Sinn Féin steht uneingeschränkt hinter diesem Krieg. Sie hat auf ihrer Website alte Artikel gelöscht, in denen sie antirussische Rhetorik kritisiert hatte, und diese Artikel als „veraltet“ bezeichnet. Parteichefin Mary Lou McDonald erklärt zum Thema Ukraine: „Irland versteht die Auswirkungen von Besetzung und imperialistischer Aggression.“

Die scharfe Eskalation der inner-imperialistischen Gegensätze zwischen Großbritannien und den europäischen Mächten, die zum Brexit geführt hat, findet ihren groteskesten Ausdruck in Irland. Hier hat die Grenze zwischen der Republik Irland und dem Norden keine andere Funktion, als das Relikt der historischen Unterwerfung Irlands durch Großbritannien zu schützen.

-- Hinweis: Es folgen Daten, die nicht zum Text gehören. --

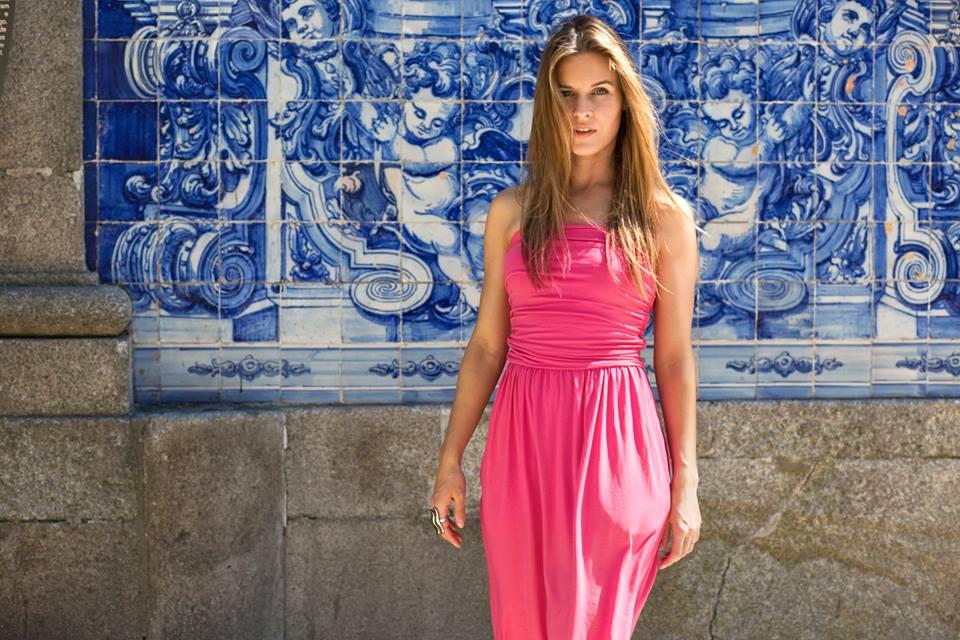na zdjęciu widzimy modelkę ubraną w długą zwiewną różową sukienkę. stoi na tle muralu wzorzystego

Doch um die britische Herrschaft über den Norden zu beenden, müssen die Arbeiter die sorgfältig gepflegten Gräben zwischen Katholiken und Protestanten überwinden und eine gemeinsame sozialistische Alternative zu jeder imperialistischen Macht und ihren lokalen Vertretern aufbauen.

Die Aufgabe besteht nicht darin, „das Protokoll zu verteidigen“, das den grenzübergreifenden Handel regelt, sondern alle nationalen Spaltungen in ganz Europa und der Welt zu überwinden. Dies erfordert die Mobilisierung der Arbeiterklasse in einem politischen Kampf für ein sozialistisches Irland, ein sozialistisches Großbritannien und die Vereinigten Sozialistischen Staaten von Europa.